* What is required
Pull out every line in the items below that contains the word "roadside", and copy each of those lines in full.

━━━ Input

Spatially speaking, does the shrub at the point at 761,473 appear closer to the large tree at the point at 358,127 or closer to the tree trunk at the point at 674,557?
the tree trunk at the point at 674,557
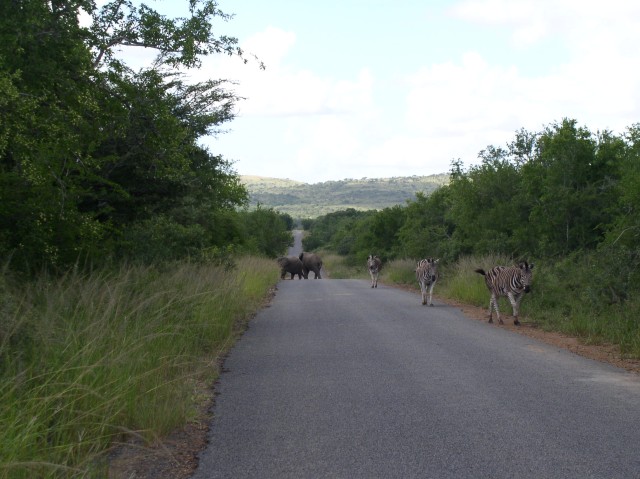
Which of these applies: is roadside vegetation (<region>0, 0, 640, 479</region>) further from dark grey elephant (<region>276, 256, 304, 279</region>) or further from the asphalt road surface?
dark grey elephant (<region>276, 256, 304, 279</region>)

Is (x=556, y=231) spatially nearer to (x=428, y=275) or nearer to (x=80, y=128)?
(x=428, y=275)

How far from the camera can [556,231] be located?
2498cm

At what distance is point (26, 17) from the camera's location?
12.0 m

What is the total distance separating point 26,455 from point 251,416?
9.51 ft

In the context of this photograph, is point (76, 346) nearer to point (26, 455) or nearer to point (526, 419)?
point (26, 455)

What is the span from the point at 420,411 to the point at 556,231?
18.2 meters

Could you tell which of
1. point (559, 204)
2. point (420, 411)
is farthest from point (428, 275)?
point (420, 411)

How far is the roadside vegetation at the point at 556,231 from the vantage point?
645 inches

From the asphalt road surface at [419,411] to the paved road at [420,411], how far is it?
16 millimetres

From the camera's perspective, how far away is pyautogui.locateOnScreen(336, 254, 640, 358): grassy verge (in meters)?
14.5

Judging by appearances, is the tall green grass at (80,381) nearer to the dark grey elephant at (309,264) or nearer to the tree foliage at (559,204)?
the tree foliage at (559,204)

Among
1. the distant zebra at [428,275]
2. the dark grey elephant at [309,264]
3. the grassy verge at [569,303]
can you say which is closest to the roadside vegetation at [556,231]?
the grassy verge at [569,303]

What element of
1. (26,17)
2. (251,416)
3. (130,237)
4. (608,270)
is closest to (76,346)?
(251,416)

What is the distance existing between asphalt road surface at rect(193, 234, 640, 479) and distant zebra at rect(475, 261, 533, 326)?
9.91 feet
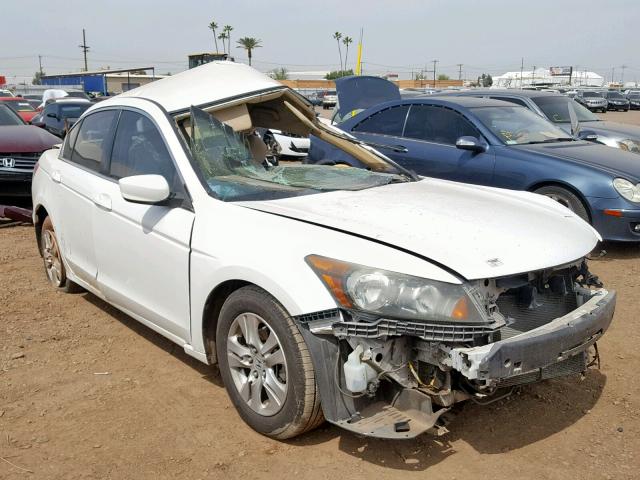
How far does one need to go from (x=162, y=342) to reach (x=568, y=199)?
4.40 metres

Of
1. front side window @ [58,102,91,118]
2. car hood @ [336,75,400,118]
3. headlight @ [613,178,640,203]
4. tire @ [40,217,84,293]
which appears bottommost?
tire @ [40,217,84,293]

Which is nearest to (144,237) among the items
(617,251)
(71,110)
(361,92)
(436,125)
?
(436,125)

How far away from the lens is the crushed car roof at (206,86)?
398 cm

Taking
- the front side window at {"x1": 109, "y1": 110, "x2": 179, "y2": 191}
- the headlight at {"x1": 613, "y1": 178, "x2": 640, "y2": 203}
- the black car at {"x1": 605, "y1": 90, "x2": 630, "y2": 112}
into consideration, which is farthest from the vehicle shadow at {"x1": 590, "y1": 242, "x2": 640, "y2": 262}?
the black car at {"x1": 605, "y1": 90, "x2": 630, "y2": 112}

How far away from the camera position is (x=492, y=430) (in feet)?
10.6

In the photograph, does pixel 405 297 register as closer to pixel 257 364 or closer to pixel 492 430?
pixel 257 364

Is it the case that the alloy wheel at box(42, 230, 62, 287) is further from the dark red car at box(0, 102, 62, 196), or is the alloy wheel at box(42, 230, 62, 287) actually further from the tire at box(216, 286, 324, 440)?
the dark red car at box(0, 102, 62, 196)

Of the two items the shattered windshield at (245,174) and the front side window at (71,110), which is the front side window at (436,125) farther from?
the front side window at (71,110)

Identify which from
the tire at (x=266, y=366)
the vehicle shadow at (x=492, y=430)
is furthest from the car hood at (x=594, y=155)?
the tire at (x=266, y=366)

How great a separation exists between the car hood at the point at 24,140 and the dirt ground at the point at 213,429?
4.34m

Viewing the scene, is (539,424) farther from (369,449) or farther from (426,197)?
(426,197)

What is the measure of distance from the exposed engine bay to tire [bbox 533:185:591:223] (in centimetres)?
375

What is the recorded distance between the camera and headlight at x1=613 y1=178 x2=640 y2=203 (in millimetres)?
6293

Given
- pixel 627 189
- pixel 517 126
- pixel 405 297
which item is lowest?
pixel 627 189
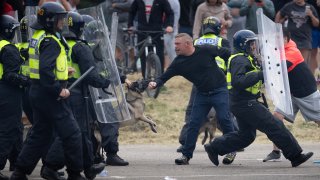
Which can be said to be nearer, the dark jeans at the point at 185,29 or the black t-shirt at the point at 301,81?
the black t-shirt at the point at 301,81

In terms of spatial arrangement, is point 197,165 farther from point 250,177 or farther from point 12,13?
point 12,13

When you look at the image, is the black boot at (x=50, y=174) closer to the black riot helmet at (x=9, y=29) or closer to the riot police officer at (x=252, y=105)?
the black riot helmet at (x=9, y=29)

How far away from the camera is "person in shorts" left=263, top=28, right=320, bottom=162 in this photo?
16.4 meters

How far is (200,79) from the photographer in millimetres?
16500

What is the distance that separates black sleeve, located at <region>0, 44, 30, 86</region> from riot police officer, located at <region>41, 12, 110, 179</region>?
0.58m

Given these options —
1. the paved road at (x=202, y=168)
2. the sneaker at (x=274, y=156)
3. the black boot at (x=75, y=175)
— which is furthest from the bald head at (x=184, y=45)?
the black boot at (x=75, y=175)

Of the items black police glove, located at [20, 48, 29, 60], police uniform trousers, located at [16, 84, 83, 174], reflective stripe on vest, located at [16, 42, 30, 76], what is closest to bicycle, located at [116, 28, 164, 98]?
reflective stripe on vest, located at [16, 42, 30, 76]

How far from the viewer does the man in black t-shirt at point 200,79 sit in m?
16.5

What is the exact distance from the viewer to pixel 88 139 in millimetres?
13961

━━━━━━
━━━ Input

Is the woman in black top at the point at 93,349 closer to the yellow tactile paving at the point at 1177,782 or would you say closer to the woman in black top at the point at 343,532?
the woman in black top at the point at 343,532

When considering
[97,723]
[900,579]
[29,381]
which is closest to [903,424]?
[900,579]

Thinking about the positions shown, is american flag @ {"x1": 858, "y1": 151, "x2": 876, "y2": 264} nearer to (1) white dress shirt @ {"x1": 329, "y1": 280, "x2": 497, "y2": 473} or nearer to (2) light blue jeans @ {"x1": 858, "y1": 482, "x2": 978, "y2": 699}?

━━━━━━
━━━ Input

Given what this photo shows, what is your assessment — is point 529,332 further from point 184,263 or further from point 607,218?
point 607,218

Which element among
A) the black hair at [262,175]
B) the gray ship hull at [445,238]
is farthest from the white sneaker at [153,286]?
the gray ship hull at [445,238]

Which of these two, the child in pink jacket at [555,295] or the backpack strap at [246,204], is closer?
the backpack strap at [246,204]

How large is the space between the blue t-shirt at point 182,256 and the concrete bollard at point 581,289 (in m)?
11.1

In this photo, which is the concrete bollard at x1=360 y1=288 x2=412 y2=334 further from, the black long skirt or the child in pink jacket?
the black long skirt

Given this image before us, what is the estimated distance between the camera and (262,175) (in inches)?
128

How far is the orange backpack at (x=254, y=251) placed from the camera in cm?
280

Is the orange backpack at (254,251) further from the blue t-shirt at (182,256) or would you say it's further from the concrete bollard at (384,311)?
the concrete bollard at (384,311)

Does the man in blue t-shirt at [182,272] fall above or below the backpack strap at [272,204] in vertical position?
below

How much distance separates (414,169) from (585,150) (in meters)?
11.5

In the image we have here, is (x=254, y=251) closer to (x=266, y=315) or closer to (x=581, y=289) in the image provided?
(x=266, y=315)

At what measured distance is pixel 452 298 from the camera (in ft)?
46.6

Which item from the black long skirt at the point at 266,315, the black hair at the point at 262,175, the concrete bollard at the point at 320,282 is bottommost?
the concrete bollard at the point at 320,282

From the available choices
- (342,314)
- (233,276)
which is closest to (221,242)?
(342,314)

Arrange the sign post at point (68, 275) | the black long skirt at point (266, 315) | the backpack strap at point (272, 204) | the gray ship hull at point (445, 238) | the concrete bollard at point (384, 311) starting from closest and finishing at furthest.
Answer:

━━━━━━

* Task solution
Which of these applies: is roadside vegetation (<region>0, 0, 640, 479</region>) further from dark grey elephant (<region>276, 256, 304, 279</region>) or further from the asphalt road surface?
How far is the roadside vegetation at the point at 556,231 from the vantage point?
can you say which is closest to the roadside vegetation at [556,231]?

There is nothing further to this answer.